Still bitching at /dev/random's slowness

Pondering,

So I believe I have the solution to the /dev/random being so god damn slow issue. All still totally theoretical of-course, but I reckon just thinking about it intensely for a few days will reveal the solution. 

The Problem (re-iterated maybe)
/dev/random = dog slow, in fact its so slow that its not usable at all, and I need a truly good randomized data source, No mathematical algorithm can create that. It has to be gathered.

The Proposed Solution
Quite simply put, Im going to run a sniffer on my wireless NIC and dump all the data as is to file, maybe even use a few wireless cards and some physical nics and mux the data all together. Then write a very simple C++ program which will gather a integer block size value from /dev/urandom which is not true randomness but enough for this purpose, Then read that block-size worth of data from the wireless sniffed data and convert it to a sha1 fingerprint, The fingerprint should be very unique and after converting the sha1 to a binary string, you should be pretty good to go.

This would be a very fast and good way to get very good random data. A few things spring to mind that need to be taken into account though. 

Firstly, tcpdump must strip all link layer and other common elements out of the data feed, so essentially only the packet payloads should be dumped. There would still be common elements in this data but I thing the sha1 would overcome any collisions.

Secondly, You need a noisy wireless network to run this by, which is okay for me since I have at least 17 in my listening range. But most home networks are not going to be that busy. I guess you could essentially use any data source provided its not something common, maybe that family video which you had put on DVD, or your iPhoto library! 

Ill spend some time tinkering in C++ and see if I can come up with a working model and post it here.

Wednesday, February 18, 2009

a Thousand Monkeys (Virtual Servers)

So I spent a few days pondering the issue with /dev/random under linux not being able to generate enough data to fill my hard disk in a timely fashion, to backtrack, I want to prepare a new encrypted volume, a small 100GB disk. 

As many people know, before you depend on your crypted disks, you need to fill the disk with very high quality random data, true, crypt strength data to be exact.

By my calculations on a average linux server you only get about 3 to 4 bytes per second out of /dev/random which computes to 1 Year and 1 Month to fill a 100gb disk with high quality random data.

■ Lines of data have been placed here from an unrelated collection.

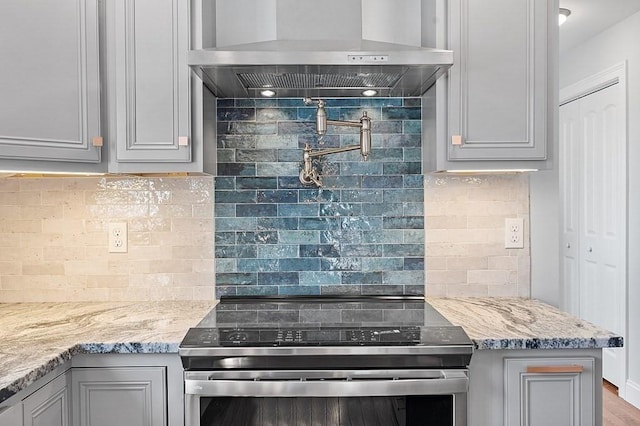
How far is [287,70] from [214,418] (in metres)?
1.19

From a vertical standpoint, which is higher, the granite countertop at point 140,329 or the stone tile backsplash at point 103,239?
the stone tile backsplash at point 103,239

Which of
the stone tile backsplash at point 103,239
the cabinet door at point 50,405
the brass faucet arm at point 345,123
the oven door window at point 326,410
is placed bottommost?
the oven door window at point 326,410

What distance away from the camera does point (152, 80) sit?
6.09 ft

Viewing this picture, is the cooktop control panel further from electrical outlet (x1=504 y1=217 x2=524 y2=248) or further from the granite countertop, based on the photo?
electrical outlet (x1=504 y1=217 x2=524 y2=248)

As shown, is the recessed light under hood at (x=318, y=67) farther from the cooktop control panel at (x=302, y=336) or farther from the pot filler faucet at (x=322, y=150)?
the cooktop control panel at (x=302, y=336)

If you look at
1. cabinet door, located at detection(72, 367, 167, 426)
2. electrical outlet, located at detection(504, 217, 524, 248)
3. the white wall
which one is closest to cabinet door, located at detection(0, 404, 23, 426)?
cabinet door, located at detection(72, 367, 167, 426)

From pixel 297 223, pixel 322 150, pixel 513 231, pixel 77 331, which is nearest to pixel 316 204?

I am in more of a hurry than that.

Mac OS X Leopard seems to generate almost 10MB per second but its entropy is questionable so that is also not a option. 

I then theorized that if I spawned many virtual hosts, and ran netcat off /dev/random to a listening netcat on one of my real servers, that I could mass cat all the dev random pipes together onto the disk. 

Unfortunately, as expected,  it seems that /dev/random on virtual machines is pretty quiet since the machine acoustics are, well artificial in nature so there is no CPU fan noise or keyboard and mouse data to gather from. 

The shell script I wrote to spawn a large number of virtual hosts could come in useful though.